Jakarta, 12 September 2025 – Selain memiliki target penurunan emisi yang tertuang pada dokumen Nationally Determined Contribution (NDC), Indonesia melalui visi Presiden Prabowo Subianto juga menargetkan status ketahanan dan kemandirian energi. Untuk mencapai situasi ini, dekarbonisasi secara menyeluruh pada seluruh sektor yang menghasilkan emisi harus dilakukan.
Institute for Essential Services Reform (IESR) menilai bahwa penggunaan energi terbarukan seperti surya dan angin secara masif akan berpotensi memproduksi hidrogen hijau yang berperan strategis dalam dekarbonisasi sektor sulit seperti transportasi berat, dan sektor industri. Pada sejumlah studi kelayakan, beberapa kendala pengembangan proyek hidrogen di Indonesia meliputi tantangan keekonomian dan belum stabilnya permintaan (demand) hidrogen hijau).

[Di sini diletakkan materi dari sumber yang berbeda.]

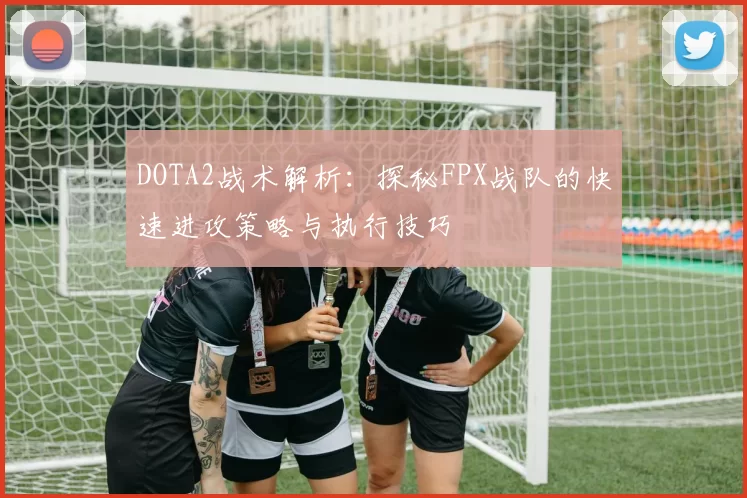 DOTA2战术解析：探秘FPX战队的快速进攻策略与执行技巧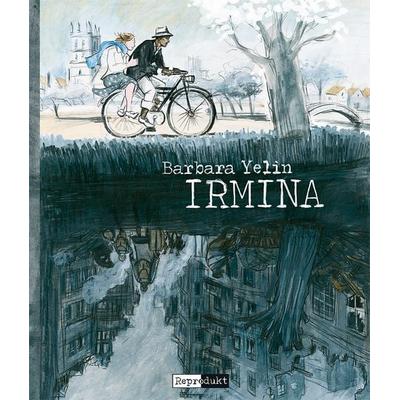 Irmina, Gebundene Ausgabe von Barbara Yelin, Reprodukt, 978-3-95640-006-3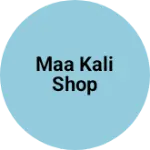 Business logo of Maa kali shop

“Untuk mendorong pengembangan hidrogen hijau domestik, sejumlah langkah perlu diambil, antara lain adanya perjanjian jual beli (agreement offtake) yang bankable, infrastruktur pendukung, dan dukungan kebijakan yang konsisten, stabil serta dapat diprediksi sehingga investor yakin untuk berinvestasi hidrogen di Indonesia,” jelas Fabby Tumiwa, Chief Executive Officer (CEO) IESR dalam Webinar Publik Road to IETD 2025: “Menilik Perkembangan Hidrogen Hijau Global dan Indonesia” yang diselenggarakan IESR berkolaborasi dengan Kedutaan Besar Inggris di Jakarta.
Meski sudah memiliki Peta Jalan Pengembangan Hidrogen Nasional, namun Indonesia masih belum memiliki kerangka kebijakan spesifik yang mengatur tentang pengembangan hidrogen. Hal ini disampaikan oleh Muhammad Alhaqurahman Isa, Koordinator Pelayanan dan Pengawasan Usaha Aneka EBT, Kementerian ESDM.
“Sesuai dengan Peta Jalan (pengembangan hidrogen) kita saat ini sedang dalam tahap 1 yakni penyiapan ekosistem, termasuk kerangka kebijakan pengembangan hidrogen di Indonesia,” kata Haqi.
Pihaknya tengah menyusun rancangan peraturan pemerintah tentang tata kelola hidrogen yang mencakup taksonomi, rantai pasok, harga, subsidi, insentif, kelembagaan, sertifikasi, hingga perizinan.
Sam Bartlett, Director of Standards, Green Hydrogen Organizations (GH2) menyampaikan bahwa pengembangan hidrogen perlu menggunakan cara pandang baru yang lebih spesifik.
“Perlu untuk menargetkan langsung sektor-sektor yang akan diintervensi dengan hidrogen misal pupuk, industri pemurnian, penerbangan, dan industri besi baja. Pada sektor yang dipilih, tentukan lagi pada bagian mana yang akan diintervensi dengan hidrogen,” kata Bartlett.
Program Manajer Dekarbonisasi Industri IESR, Juniko Nur Pratama mengatakan bahwa sektor industri menjadi salah satu sektor potensial yang membutuhkan hidrogen hijau dalam upaya dekarbonisasinya.
“Industri seperti besi baja adalah industri yang membutuhkan intensitas energi tinggi. Penggunaan hidrogen hijau dapat menggantikan batubara dalam proses pemurnian bijih besi,” kata Juniko.
PT PLN Persero telah melakukan serangkaian uji coba dan penggunaan hidrogen untuk transportasi maupun sebagai campuran amonia pada industri pupuk, hal ini disampaikan oleh Ricky Cahya Andrian, VP Business Development PT PLN Persero.
“Kami mengembangkan hidrogen karena kami menyadari tidak semua sektor dapat didekarbonisasi dengan listrik (elektrifikasi). Saat ini secara teknis dan risiko keamanan sudah berhasil, namun kami masih berupaya untuk menurunkan Harga Pokok Pembangkitan (HPP) agar lebih menarik untuk konsumen,” kata Ricky.